The timetable of the Roman takeover tells its tale of ruthlessness. In 167, after long hostility, the kingdom of Macedon was replaced by four republics subject to Rome; twenty-one years later, the southern Greeks were finally quelled and the city of Corinth destroyed. In 133 Attalus III of Pergamum, fearing the consequences of Roman interest in Asia Minor, bequeathed his kingdom to the Roman people as a way of avoiding massive bloodshed. In 74 Nicomedes III of Bithynia followed suit. By 62 the last champion of Greek freedom, Mithradates VI of Pontus, had been forced to commit suicide, and the former Seleucid kingdom was split up into provinces of the burgeoning empire. In 58 the Romans annexed Cyprus, having already taken Cyrenaica from the Ptolemies about forty years earlier. In 30 the love affair of Cleopatra VII and Mark Antony doomed Egypt to following the other Successor kingdoms into extinction as a Roman province.

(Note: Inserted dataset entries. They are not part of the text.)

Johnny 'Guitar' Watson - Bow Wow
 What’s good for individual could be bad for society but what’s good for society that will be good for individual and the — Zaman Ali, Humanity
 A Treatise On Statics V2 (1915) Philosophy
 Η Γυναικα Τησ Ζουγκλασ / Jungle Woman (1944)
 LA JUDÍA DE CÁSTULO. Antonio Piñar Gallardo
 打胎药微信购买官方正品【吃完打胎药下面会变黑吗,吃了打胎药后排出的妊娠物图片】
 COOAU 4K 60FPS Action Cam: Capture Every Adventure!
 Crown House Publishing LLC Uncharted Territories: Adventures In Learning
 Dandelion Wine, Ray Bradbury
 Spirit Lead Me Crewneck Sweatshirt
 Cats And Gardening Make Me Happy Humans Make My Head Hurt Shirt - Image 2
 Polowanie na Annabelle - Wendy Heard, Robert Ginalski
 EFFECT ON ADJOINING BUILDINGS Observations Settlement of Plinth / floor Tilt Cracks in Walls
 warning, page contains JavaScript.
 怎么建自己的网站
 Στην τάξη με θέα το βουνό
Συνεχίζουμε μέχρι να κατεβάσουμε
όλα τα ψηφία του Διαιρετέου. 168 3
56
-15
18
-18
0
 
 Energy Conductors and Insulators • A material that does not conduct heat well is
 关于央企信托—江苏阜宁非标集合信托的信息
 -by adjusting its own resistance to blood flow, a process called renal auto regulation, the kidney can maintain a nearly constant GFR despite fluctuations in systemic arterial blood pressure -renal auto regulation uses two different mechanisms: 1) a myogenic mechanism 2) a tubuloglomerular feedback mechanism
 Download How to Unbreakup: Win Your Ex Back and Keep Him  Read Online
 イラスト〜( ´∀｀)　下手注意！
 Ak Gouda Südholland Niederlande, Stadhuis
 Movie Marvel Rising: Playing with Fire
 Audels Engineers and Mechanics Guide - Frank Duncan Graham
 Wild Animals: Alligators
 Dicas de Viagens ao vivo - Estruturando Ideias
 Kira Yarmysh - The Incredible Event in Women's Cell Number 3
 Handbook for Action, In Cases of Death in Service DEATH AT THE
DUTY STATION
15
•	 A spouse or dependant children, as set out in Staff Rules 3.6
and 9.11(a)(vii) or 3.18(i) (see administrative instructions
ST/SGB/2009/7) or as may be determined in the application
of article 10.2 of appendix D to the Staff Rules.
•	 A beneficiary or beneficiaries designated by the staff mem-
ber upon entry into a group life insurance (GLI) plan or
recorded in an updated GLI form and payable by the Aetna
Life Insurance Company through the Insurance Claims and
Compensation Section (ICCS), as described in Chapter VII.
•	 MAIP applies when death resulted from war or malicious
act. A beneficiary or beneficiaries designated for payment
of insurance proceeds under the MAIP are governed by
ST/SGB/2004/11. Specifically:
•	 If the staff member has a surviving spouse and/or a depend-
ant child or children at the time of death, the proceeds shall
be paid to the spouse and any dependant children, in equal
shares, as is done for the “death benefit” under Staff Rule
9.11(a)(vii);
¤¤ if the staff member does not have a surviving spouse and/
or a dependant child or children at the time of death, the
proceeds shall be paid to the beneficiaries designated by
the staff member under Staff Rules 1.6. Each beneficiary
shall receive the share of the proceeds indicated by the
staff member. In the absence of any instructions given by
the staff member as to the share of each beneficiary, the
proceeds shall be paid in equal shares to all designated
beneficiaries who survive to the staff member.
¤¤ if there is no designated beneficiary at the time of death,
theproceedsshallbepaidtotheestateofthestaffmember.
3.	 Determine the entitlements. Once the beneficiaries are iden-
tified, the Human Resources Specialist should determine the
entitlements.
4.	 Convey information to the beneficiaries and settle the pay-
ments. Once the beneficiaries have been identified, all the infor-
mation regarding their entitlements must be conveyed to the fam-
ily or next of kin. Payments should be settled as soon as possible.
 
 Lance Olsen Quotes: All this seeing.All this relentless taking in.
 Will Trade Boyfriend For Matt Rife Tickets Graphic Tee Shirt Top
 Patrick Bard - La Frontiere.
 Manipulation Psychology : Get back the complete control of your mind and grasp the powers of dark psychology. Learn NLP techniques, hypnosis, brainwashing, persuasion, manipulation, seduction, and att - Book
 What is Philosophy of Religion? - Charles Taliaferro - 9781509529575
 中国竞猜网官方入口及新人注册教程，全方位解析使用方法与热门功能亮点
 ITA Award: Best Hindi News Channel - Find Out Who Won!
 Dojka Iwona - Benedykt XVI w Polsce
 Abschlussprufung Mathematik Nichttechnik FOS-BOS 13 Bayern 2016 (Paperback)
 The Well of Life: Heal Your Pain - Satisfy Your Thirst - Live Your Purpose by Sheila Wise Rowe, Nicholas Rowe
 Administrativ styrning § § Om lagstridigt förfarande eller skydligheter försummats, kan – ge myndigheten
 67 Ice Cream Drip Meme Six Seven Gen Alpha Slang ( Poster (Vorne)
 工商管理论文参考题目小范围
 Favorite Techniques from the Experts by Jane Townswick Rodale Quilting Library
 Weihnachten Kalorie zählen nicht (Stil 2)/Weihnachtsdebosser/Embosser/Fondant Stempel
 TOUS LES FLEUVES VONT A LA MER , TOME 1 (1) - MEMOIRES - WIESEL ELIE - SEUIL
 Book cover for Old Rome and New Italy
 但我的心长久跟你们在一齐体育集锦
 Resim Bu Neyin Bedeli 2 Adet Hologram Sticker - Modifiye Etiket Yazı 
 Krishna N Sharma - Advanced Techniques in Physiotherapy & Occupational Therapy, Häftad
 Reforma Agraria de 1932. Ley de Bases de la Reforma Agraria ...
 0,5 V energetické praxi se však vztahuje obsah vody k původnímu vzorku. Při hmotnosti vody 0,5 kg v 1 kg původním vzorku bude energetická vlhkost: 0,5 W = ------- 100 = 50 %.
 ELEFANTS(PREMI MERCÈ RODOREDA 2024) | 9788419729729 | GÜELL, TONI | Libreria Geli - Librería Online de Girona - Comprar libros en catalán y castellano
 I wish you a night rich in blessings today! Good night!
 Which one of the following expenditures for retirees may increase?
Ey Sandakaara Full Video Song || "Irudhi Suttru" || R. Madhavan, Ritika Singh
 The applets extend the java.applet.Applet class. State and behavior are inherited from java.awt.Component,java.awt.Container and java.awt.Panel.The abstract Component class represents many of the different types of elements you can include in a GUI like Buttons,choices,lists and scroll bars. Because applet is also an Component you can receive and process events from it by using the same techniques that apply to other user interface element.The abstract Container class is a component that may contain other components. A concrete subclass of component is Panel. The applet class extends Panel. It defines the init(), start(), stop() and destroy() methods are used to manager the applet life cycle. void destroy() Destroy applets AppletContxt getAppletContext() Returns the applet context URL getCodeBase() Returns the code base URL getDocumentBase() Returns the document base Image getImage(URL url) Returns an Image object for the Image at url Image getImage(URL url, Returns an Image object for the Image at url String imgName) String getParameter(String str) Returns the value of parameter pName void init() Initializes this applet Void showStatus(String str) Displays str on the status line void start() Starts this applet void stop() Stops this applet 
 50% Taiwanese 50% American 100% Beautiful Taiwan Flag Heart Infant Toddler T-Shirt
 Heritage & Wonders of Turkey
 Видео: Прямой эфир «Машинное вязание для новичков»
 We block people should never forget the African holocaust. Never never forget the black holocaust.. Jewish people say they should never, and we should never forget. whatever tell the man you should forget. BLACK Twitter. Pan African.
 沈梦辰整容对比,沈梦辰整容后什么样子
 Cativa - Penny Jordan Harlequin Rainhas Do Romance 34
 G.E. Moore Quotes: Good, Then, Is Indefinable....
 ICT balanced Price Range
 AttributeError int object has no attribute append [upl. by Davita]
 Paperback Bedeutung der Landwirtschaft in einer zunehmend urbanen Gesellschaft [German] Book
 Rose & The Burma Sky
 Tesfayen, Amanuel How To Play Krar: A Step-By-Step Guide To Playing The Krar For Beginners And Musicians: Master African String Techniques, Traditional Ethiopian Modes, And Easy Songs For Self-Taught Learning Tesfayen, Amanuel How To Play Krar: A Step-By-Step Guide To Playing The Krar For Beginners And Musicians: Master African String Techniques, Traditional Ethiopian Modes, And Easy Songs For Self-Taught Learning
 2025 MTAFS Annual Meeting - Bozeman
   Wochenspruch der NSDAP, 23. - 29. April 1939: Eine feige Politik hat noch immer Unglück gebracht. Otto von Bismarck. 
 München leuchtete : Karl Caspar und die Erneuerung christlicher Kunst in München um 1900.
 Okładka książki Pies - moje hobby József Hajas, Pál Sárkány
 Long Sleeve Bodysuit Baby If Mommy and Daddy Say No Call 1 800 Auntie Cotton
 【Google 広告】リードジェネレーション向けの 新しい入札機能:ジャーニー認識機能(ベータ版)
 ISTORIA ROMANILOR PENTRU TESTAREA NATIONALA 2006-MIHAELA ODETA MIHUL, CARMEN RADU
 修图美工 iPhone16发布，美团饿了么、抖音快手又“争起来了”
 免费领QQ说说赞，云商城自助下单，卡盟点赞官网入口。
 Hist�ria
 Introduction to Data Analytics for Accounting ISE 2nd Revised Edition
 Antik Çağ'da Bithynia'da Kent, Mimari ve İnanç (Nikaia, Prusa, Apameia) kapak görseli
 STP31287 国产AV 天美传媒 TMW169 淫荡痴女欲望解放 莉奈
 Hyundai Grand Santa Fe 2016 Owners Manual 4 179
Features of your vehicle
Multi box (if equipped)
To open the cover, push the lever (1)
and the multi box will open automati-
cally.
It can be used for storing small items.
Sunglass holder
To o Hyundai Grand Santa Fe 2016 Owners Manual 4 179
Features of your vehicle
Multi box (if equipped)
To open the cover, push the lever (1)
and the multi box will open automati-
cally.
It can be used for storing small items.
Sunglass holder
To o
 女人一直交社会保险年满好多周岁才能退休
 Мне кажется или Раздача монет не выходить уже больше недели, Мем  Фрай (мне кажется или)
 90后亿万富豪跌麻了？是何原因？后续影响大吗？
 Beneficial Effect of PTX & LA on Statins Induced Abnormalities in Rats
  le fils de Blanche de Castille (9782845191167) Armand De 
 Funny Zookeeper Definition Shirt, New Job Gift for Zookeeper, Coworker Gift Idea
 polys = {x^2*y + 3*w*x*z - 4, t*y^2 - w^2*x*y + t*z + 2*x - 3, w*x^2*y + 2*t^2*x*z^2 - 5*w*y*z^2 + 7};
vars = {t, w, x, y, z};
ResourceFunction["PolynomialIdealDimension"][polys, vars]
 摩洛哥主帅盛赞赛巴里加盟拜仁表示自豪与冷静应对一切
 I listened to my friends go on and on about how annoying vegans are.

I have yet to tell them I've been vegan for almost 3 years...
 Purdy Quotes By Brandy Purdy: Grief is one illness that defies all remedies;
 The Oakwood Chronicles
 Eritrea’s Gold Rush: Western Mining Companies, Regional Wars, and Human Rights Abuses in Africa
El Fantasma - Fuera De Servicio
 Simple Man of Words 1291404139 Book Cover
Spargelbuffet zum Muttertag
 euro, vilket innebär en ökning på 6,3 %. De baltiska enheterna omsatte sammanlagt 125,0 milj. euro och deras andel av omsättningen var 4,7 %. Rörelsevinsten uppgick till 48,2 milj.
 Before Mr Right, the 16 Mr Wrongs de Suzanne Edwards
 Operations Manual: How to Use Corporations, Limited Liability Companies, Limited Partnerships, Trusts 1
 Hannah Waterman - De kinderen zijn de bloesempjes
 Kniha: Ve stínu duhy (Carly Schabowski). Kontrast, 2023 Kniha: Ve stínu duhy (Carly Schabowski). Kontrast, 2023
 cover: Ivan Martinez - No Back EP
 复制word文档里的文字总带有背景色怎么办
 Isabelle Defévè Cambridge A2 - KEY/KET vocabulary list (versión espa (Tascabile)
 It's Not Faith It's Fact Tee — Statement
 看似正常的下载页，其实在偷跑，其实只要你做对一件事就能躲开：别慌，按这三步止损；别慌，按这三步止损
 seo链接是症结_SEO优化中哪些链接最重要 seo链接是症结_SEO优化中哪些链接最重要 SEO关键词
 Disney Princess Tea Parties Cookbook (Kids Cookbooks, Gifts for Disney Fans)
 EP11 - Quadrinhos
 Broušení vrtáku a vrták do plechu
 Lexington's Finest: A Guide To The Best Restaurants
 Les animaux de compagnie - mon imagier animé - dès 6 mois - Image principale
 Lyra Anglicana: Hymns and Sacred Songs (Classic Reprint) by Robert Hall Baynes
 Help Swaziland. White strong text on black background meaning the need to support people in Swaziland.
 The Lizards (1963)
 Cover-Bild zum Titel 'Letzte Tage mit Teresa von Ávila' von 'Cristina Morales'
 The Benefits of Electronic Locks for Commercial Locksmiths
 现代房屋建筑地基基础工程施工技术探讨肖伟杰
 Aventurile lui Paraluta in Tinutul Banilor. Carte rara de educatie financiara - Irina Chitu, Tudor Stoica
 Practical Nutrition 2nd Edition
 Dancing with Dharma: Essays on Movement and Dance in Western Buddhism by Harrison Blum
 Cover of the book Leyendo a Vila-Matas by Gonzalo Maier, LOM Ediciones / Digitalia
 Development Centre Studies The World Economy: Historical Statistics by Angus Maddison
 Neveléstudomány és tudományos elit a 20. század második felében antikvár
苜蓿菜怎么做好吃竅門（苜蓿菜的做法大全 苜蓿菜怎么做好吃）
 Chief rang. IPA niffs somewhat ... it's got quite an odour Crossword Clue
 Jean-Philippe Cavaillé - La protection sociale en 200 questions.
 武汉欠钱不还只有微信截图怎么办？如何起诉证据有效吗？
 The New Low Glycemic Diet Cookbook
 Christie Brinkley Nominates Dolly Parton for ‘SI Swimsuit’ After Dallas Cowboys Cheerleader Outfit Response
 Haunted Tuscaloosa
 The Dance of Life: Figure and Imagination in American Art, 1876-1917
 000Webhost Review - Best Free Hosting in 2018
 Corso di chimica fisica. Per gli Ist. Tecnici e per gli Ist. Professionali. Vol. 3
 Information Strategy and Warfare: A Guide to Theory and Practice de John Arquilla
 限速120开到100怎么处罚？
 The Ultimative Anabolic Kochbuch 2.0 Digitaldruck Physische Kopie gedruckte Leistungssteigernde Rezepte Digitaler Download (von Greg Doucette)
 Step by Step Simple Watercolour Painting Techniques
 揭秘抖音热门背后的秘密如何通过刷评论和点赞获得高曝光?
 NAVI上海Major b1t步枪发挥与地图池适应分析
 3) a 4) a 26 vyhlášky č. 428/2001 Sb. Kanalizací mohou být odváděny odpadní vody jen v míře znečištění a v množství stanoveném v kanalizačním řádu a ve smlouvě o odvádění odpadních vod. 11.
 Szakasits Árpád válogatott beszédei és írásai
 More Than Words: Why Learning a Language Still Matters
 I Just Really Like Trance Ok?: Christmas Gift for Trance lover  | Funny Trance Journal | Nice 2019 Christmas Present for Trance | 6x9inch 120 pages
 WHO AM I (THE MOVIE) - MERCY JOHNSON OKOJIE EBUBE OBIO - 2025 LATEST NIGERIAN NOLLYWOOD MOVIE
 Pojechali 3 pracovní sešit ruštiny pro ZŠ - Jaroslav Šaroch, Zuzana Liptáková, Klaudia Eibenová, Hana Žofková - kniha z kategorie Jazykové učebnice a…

But even after the Roman conquest, there was still something essentially Greek about these eastern Roman provinces, and in due course of time (in 285 ce, and then more formally in 364) the Roman administration recognized this by dividing the empire into a western and an eastern half. The east, governed from Byzantium (now renamed Constantinopolis), outlasted the west by a thousand years, and came into conflict with successive powers from farther east: the Sasanians, the Arabs, and finally the Ottoman Turks. All these world-changing events were the legacy of Alexander and the Successors, since it was their energy and ambition that had created the Greek East.

But their legacy did not always involve conflict and loss of life. Much of the youthful energy of the new world they created was, it is true, absorbed by warfare, but there was still enough left to build on the past and create new ways of thinking about humankind and its role in the world, about how individuals might perfect themselves, about what counted as art and literature. Philosophy reached new heights of sophistication, while at the same time reaching out to ordinary people; artists worked with new canons of realism; science and technology progressed at a furious rate, often driven by the interminable wars. The irony is that the Hellenistic age, which saw all this brilliance and high culture, was ushered in by the cynical brutality of Alexander and his Successors. But perhaps, for that very reason, this period of history can teach us to hope that even when things seem at their darkest, the forces of greed and destruction will not entirely win.